TEKST ŹRÓDŁOWY:
Trzeba w tym miejscu podkreślić, że celem tych uwag o klasach nie jest w żadnym razie jakoweś pełne oburzenia oskarżenie naszego społeczeństwa. Istnieją zapewne takie przejawy różnic klasowych, które mogą być prze­kształcane przez swoiste formy inżynierii społecznej — na przykład dyskryminacja klasowa w wykształceniu i nierówności w opiece zdrowotnej. Żadne jednak usiłowania inżynierii społecznej nie zmienią podstawowego faktu, że różne środowiska społeczne wywierają odmienne naciski na swych przedstawicieli lub że niektóre z tych nacisków sprzyjają bardziej niż inne sukcesowi, tak jak jest on definiowany w danej społeczności. Jest wiele powodów, aby sądzić, że pewne zasadnicze cechy systemu klasowego, jak te, które zostały wymienione, dają się wykryć we wszystkich industrialnych i industrializujących się społeczeństwach, łącznie ze społeczeństwami funkcjonującymi pod rządami socjalizmu, gdzie w oficjalnej ideologii zaprzecza się istnieniu klas. Jeśli jednak umiejscowienie w tej, a nie innej warstwie społecznej ma tak ważkie konsekwencje w społeczeństwie tak względnie „otwartym" jak nasze, łatwo powiedzieć, jakie konsekwencje ma ono w bardziej „zamkniętych" systemach. Odsyłamy tu raz jeszcze do przeprowadzonych przez Daniela Lernera pouczających analiz tradycyj­nych społeczeństw Bliskiego Wschodu, w których miejsce społeczne wyznaczało tożsamość i oczekiwania człowieka (nawet w wyobraźni) w stopniu, jakiego większość członków społeczeństw zachodnich nie jest nawet w stanie pojąć. A przecież społeczeństwa europejskie sprzed rewolucji przemysłowej nie różniły się tak bardzo, w odniesieniu do większości swych warstw, od tradycyjnego modelu Lernera. W społeczeństwach takich jeden rzut oka na pozycję społeczną człowieka wystarcza, aby poznać cały jego byt, tak jak wystarcza jeden rzut oka na czoło Hindusa, aby zobaczyć znak jego kasty.

Jednakże nawet w naszym społeczeństwie, nałożonym jak gdyby na system klas, istnieją inne systemy stratyfikacji, które są dużo bardziej sztywne i dlatego znacznie bardziej determinują cale życie jednostki niż układ klasowy. W społeczeństwie amerykańskim narzucającym się tego przykładem jest system rasowy, który większość socjologów uważa za pewną odmianę systemu kastowego. W systemie takim zasadnicza pozycja społeczna jednostki (to znaczy jej przypisanie do grupy kastowej) zostaje przesądzona w momencie narodzin. Przynajmniej teoretycznie nie ma ona żadnej możliwości zmiany tej pozycji w toku swego życia. Człowiek może stać się tak bogaty, jak tylko zechce, lecz nadal pozostanie Murzynem. A kto inny może upaść tak nisko, jak to tylko możliwe w kategoriach moralności społeczeństwa, lecz nadal pozostanie białym. Jednostka rodzi się w swej kaście, musi spędzić cale życie w jej zasięgu i w ryzach wszystkich ograniczeń postępowania, jakie to pociąga za sobą. l oczywiście musi się ożenić i rozmnażać w tej kaście, W praktyce, przynajmniej w amerykańskim systemie rasowym, istnieją pewne możliwości „oszukiwania" — mianowicie „uchodzenia" jasnoskórych Murzynów za białych. Niewiele przyczynia się to jednak do osłabienia skuteczności systemu.

DANE:
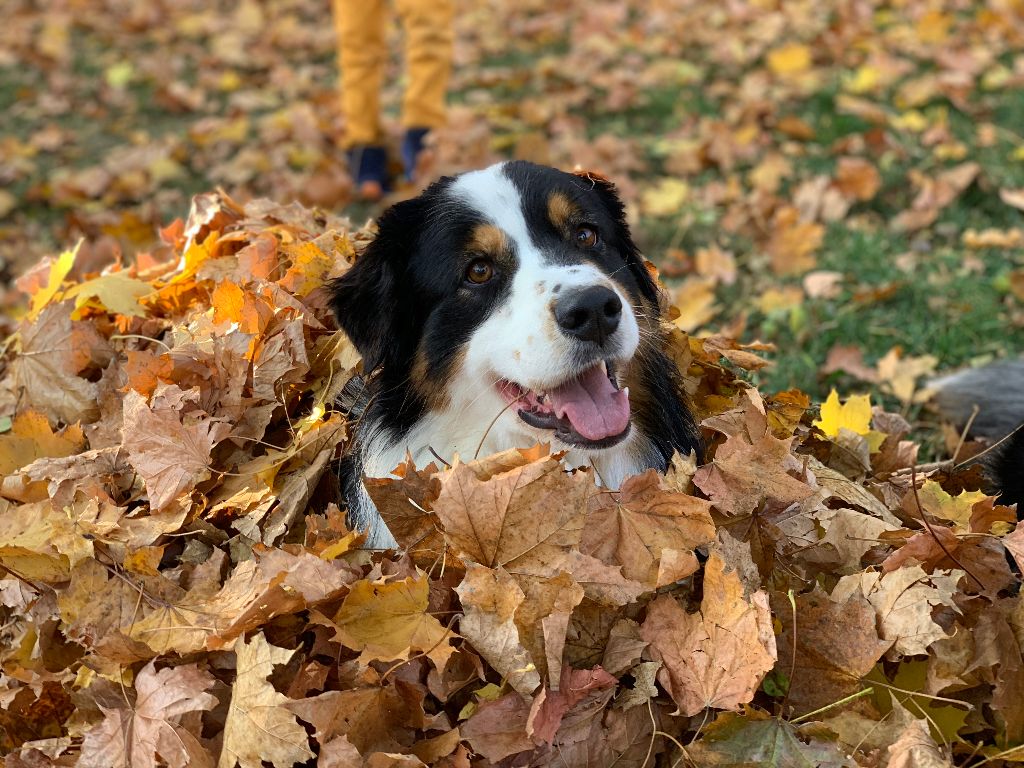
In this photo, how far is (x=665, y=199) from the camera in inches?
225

* * *

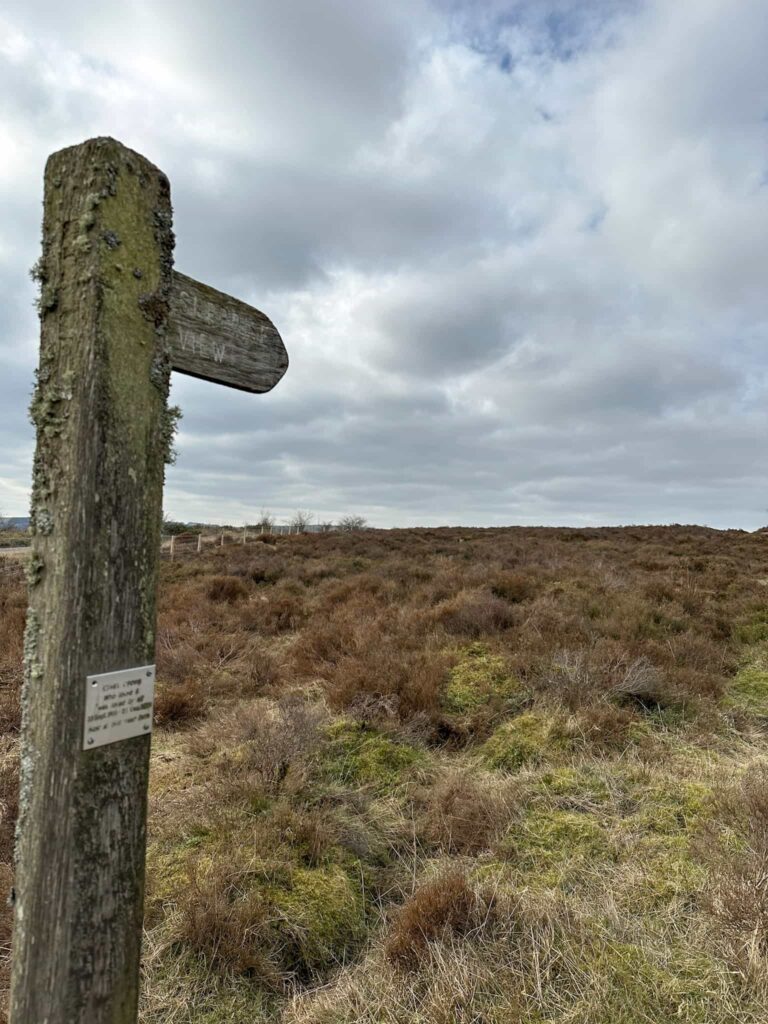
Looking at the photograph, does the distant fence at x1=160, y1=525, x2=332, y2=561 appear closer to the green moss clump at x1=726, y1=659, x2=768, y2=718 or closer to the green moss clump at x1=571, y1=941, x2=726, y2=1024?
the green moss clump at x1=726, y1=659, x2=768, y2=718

ZADANIA DO WYKONANIA:
A: Według tekstu o klasach i kastach większość socjologów uważa system rasowy w społeczeństwie amerykańskim za co?
B: Kontynuuj tekst o klasach i kastach, zaczynając bezpośrednio po jego ostatnim zdaniu.

ODPOWIEDZI DO ZADAŃ:
A: Za pewną odmianę systemu kastowego.

B:
Zasmucające zjawisko amerykańskiego systemu rasowego jest zbyt dobrze znane, aby wymagało bardziej szczegółowych rozważań. Jest jasne, że społeczne miejsce jednostki jako Murzyna (w większym stopniu na Południu niż na Północy, rzecz oczywista, lecz różnice pomiędzy tymi dwoma regionami są mniejsze, niż zadufany biały z Północy pospolicie uważa) wytycza o wiele węższy pas możliwości życiowych, niż to się dzieje za sprawą samej klasy. W istocie możliwości ruchu jednostki w układzie klasowym zostają ostatecznie określone przez jej miejsce rasowe, jako że niektóre z najbardziej dotkliwych upośledzeń z nim związanych mają charakter ekonomiczny. Tak więc zachowanie człowieka, jego idee i psycho­logiczna tożsamość kształtowane są przez rasę w sposób znacznie bardziej głęboki niż na ogół przez klasę.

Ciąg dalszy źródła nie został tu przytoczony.